As  Halifax and the need grew, the Society kept pace. In 1807, the then St. George’s Society at Halifax was reorganized as the Saint George’s Benevolent Society and  shortly thereafter Sir John Wentworth, 1st Baronet, took the reins.  The  Society was again renamed in 1823 as The Saint George’s Society of Nova Scotia, It was then reincorporated as The Saint George’s Charitable Society of Halifax in 1856. One-hundred-and-six years and two World Wars later, the Society recommitted to its mission and, with Royal Assent, became The Royal Saint George’s Society of Halifax, Nova Scotia.  We are the first and oldest Saint George’s Society in the Commonwealth, if not the world, and one of more than 45 international affiliates of The Royal Society of Saint George, London, England.

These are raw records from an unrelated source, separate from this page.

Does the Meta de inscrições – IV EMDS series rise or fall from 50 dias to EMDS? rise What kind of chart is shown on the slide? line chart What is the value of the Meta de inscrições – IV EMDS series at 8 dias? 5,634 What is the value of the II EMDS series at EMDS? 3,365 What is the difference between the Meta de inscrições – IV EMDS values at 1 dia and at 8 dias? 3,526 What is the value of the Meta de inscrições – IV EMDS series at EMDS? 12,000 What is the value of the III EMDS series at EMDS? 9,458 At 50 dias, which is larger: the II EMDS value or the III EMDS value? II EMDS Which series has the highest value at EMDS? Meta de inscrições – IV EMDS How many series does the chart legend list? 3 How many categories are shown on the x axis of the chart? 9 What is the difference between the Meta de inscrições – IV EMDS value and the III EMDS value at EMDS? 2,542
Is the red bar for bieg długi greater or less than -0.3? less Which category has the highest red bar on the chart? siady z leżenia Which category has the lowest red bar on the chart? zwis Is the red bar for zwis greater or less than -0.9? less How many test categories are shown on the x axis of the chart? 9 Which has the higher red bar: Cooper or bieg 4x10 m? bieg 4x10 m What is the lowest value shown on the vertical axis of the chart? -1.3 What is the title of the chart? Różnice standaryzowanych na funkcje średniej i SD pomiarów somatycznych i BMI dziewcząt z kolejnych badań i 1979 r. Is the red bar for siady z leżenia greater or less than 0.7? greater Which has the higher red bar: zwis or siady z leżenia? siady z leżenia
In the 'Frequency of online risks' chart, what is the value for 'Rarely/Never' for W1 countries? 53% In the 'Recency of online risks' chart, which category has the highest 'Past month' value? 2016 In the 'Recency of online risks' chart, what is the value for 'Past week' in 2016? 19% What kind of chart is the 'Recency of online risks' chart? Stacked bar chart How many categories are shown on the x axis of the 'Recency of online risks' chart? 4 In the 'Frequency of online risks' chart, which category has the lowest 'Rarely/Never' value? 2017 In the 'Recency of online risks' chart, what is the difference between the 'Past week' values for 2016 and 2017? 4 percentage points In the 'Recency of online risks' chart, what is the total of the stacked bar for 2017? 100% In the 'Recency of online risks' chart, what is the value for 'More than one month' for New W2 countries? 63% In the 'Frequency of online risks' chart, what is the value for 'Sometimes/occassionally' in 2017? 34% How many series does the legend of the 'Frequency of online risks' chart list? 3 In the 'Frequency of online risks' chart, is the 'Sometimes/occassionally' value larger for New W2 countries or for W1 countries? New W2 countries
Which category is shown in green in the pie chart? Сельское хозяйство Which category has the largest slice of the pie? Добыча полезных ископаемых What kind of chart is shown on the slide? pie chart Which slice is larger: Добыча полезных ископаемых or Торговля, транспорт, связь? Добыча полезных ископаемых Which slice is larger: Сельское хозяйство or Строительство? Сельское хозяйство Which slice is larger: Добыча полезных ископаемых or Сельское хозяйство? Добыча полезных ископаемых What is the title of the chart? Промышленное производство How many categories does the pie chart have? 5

The Royal St. George’s Society Today

In today’s hectic and homogenized world, an understanding and appreciation of our own heritage, and that of others, is more important than ever. Heritage isn’t just about folkways and festivals, monuments to military heroes and victories at sea, past poets, ancient cathedrals and celebratory St. George’s Day dinners. It fosters national pride, citizenship and a commitment to the “common good”. 

Heritage is the “sweet-spot” where the past enriches the present.